La croissance de ces économies est un des facteurs qui ont empêché que la crise de 2008 ne se transforme en un effondrement économique mondial. Sur les cinq dernières années, les économies dites « émergentes » ont contribué à hauteur de 80 % à la croissance mondiale. Ces marchés, et en particulier la Chine, ont joué un rôle de locomotive pour l’économie mondiale avant et après la crise. Ils ont constitué un terrain d’investissement très important au moment où les débouchés rentables se raréfiaient en Occident.
Ce processus s’est aujourd’hui inversé : de soutien au capitalisme mondial, les économies « émergentes » sont devenues le principal danger qui menace de tirer vers le bas l’ensemble de l’économie mondiale. La dette n’a pas explosé seulement dans les économies développées traditionnelles, mais également dans les pays « émergents ». Selon le rapport de McKinsey, la dette des marchés « émergents » a atteint 49 000 milliards de dollars à la fin 2013, contribuant pour 47 % à l’augmentation de la dette mondiale depuis 2007 ; c’est plus de deux fois sa part dans la croissance de la dette mondiale entre 2000 et 2007.
Selon le FMI, les réserves en devises étrangères détenues par les pays « émergents » (un indicateur clef des flux de capitaux), en 2014, ont enregistré leur première baisse depuis 1995 (date de leur premier enregistrement statistique). Ces flux sont comparables à une transfusion sanguine pour un malade ; sans un flux constant de capital, les économies dites « émergentes » ne pourront pas payer leur dette, ni financer les déficits liés aux investissements dans les infrastructures et dans le développement de la production.
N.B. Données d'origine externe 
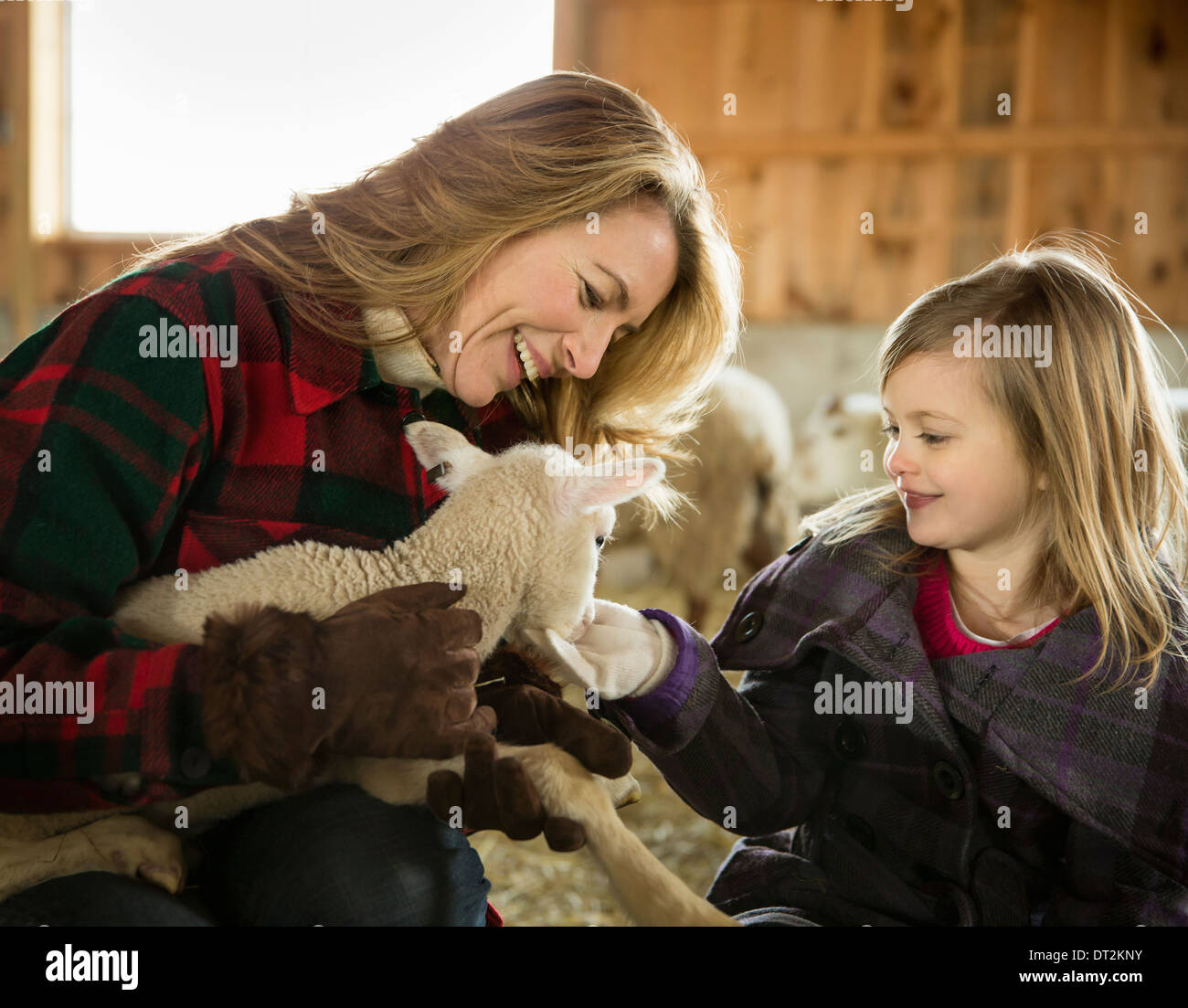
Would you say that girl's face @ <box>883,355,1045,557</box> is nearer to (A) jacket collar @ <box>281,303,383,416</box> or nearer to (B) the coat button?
(B) the coat button

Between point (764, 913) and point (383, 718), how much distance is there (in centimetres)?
67

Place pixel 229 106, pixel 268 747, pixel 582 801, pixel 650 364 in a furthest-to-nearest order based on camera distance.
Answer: pixel 229 106
pixel 650 364
pixel 582 801
pixel 268 747

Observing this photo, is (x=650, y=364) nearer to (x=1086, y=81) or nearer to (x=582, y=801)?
(x=582, y=801)

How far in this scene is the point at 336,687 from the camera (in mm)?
939

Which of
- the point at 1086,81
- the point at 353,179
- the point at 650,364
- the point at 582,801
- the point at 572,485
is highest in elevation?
the point at 1086,81

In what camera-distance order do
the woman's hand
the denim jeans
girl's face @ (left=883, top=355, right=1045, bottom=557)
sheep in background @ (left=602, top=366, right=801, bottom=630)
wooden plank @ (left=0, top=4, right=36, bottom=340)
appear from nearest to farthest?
the woman's hand, the denim jeans, girl's face @ (left=883, top=355, right=1045, bottom=557), sheep in background @ (left=602, top=366, right=801, bottom=630), wooden plank @ (left=0, top=4, right=36, bottom=340)

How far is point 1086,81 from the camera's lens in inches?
211

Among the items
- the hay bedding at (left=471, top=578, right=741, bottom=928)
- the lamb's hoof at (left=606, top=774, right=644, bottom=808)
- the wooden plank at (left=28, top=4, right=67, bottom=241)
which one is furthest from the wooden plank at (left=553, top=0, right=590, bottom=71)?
the lamb's hoof at (left=606, top=774, right=644, bottom=808)

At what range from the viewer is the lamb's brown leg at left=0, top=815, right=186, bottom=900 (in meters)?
0.98

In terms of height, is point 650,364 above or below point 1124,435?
above

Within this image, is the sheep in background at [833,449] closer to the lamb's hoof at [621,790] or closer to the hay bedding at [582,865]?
the hay bedding at [582,865]

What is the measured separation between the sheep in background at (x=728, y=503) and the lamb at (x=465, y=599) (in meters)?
2.68

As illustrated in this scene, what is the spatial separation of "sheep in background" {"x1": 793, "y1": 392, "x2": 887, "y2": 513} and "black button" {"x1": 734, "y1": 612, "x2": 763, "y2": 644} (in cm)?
297
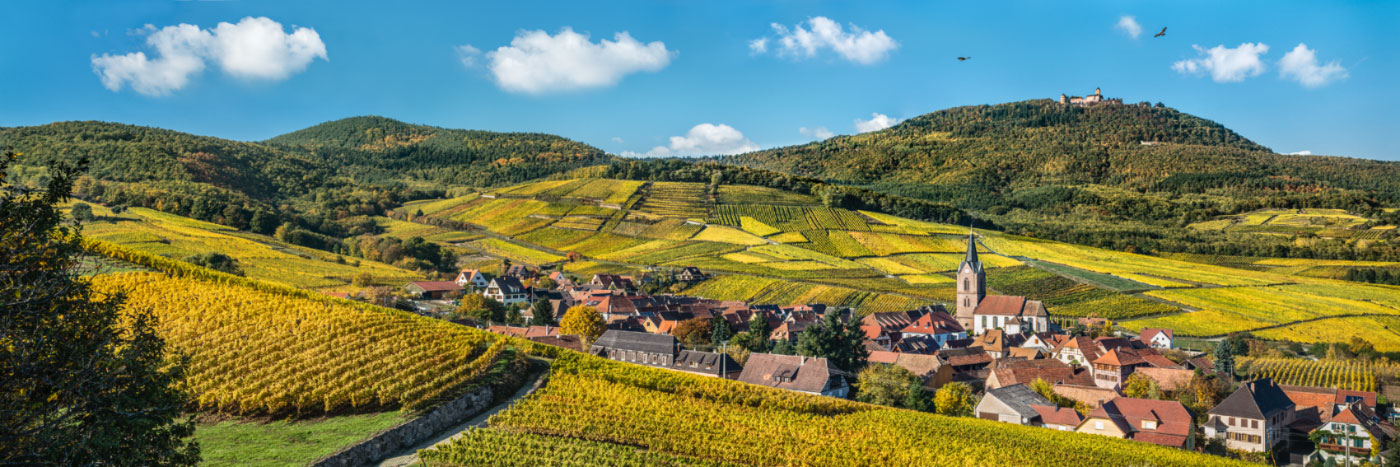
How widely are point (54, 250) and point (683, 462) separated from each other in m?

La BBC cite également des chiffres du Centre International d’Études Monétaires et Bancaires (ICMBS) :
« Depuis [2008], c’est le monde en développement, particulièrement la Chine, qui a été le moteur de l’augmentation de la dette. Dans le cas chinois, le rapport évoque une augmentation « sidérale » de la dette : hors compagnies financières, elle a augmenté de 72 points, atteignant un niveau plus élevé que dans n’importe quelle autre économie émergente. Le rapport indique également des augmentations importantes en Turquie, en Argentine et en Thaïlande. »
Les économies émergentes sont particulièrement inquiétantes pour les auteurs de ce rapport : « Elles pourraient être l’épicentre de la prochaine crise. Bien que l’effet de levier soit plus important sur les marchés développés, sa vitesse de mise en œuvre dans les économies émergentes, et surtout en Asie, est une préoccupation grandissante. »
Certains des plus importants flux de capitaux proviennent de pays qui ont accumulé des dettes le plus rapidement. La Corée du Sud a ainsi vu sa dette augmenter de 45 % entre 2007 et 2013, alors que la Chine, la Malaisie, la Thaïlande et Taïwan ont connu des hausses respectives de 83 %, 49 % et 16 %.
Ces économies sont également en train de ralentir, voire sont déjà en récession, préparant ainsi un effondrement économique mondial.
Turbulences en Chine
Encore plus grave, l’économie chinoise connaît un net ralentissement. Le ralentissement des économies dites émergentes est dû, d’une part, à la baisse de la demande dans les économies capitalistes avancées, et d’autre part, au déclin de la Chine. Cet état de fait entraînera une faiblesse durable du commerce mondial. Dialectiquement, tout est interconnecté en un cercle vicieux, de telle façon qu’une faible demande et la fragilité des marchés conduisent à une baisse de la production et à un investissement en berne ; ce faible investissement entraîne une reprise atone qui, à son tour, conduit à une faible demande, et ainsi de suite.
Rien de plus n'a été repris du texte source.